• SOURCE TEXT
Washington Family Court Domestic Abuse Survivors Call on Lawmakers to Vote YES on ESHB 1620 with the House Striker Amendment to Protect Themselves and Their Children from Further Abuse and Harm. The House Striker amend draws on best practices from NCJFCJ Model Code and the Keeping Children Safe From Family Violence Act, VAWA #KaydensLaw
There is no question WA custody laws need to improve. The question is should they improve as Judges want or as Survivors and abuse experts demand?
LISTEN TO SURVIVORS - WE KNOW BEST WHAT IS GOING WRONG IN #FAMILYCOURT!!
• Most Washington child custody cases are governed by the RCW 26.09.187 statute, but when there is domestic abuse, another section of the law comes into play: RCW 26.09.191 (or the 191 statute).
• The 191 statute contains abuse factors, as well as other ‘non-abuse’ factors. The ‘non-abuse’ factors are currently being used (especially by abusers) to downplay, discount and distract attention from the abuse and win custody time. The most problematic elements being misused are ‘emotional impairment’ and ‘abusive use of conflict.’
• ‘Emotional impairment’ does not even require a mental health diagnosis. It is a mushy, ill defined concept, allowing for all kinds of misuse and pathologization of protective parent abuse survivors suffering from trauma.
• ‘Abusive use of conflict’ has a nearly limitless definition that is used as an avenue for judicial bias to operate without being detected. Abusive use of conflict is also the primary tool used by abusive parents to silence the child’s valid repeated claims of abuse.
• Both these non-abuse factors are often used to justify giving custody to the abusive parent. ESHB1620 with the House striker amends these problematic elements so they cannot continue to be misused by courts and abusers.

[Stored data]

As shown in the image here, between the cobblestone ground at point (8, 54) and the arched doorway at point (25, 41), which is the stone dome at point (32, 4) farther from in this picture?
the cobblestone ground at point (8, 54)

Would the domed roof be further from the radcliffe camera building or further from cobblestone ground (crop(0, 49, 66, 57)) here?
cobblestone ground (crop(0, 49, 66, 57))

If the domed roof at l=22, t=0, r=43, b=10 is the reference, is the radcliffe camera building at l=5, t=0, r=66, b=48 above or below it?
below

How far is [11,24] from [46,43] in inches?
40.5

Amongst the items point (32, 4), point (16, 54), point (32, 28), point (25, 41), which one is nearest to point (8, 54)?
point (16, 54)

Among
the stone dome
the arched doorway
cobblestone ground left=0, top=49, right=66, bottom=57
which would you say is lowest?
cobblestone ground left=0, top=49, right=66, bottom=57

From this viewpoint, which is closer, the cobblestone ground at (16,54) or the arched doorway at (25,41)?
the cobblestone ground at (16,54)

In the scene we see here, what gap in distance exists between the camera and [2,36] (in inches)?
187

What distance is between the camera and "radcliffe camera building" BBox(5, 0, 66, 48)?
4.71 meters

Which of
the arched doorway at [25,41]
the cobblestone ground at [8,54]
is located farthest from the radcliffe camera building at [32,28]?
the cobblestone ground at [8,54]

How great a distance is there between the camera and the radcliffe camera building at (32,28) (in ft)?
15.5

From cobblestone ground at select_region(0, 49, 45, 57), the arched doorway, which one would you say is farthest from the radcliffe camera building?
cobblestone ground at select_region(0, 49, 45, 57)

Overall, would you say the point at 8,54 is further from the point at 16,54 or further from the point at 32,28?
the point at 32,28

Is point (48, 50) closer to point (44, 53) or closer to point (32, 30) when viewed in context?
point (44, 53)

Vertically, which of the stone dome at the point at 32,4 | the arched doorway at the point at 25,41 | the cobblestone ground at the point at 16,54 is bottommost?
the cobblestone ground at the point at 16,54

• TASK REQUIREMENTS
A - Write out the passage of the text on Washington custody law starting at "LISTEN TO SURVIVORS" and ending at "suffering from trauma.".
B - According to the text on Washington custody law, why is "emotional impairment" a problematic factor? Answer in one to three sentences.
C - In the text on Washington custody law, the sentence that begins "The ‘non-abuse’ factors are currently being used" gives several purposes for which those factors are used. List all of them.

• SOLUTIONS FOR EACH TASK
A -
LISTEN TO SURVIVORS - WE KNOW BEST WHAT IS GOING WRONG IN #FAMILYCOURT!!
• Most Washington child custody cases are governed by the RCW 26.09.187 statute, but when there is domestic abuse, another section of the law comes into play: RCW 26.09.191 (or the 191 statute).
• The 191 statute contains abuse factors, as well as other ‘non-abuse’ factors. The ‘non-abuse’ factors are currently being used (especially by abusers) to downplay, discount and distract attention from the abuse and win custody time. The most problematic elements being misused are ‘emotional impairment’ and ‘abusive use of conflict.’
• ‘Emotional impairment’ does not even require a mental health diagnosis. It is a mushy, ill defined concept, allowing for all kinds of misuse and pathologization of protective parent abuse survivors suffering from trauma.

B - "Emotional impairment" does not require a mental health diagnosis, and it is a mushy, ill-defined concept. This allows all kinds of misuse, including the pathologization of protective parent abuse survivors who are suffering from trauma.

C -
- To downplay the abuse
- To discount the abuse
- To distract attention from the abuse
- To win custody time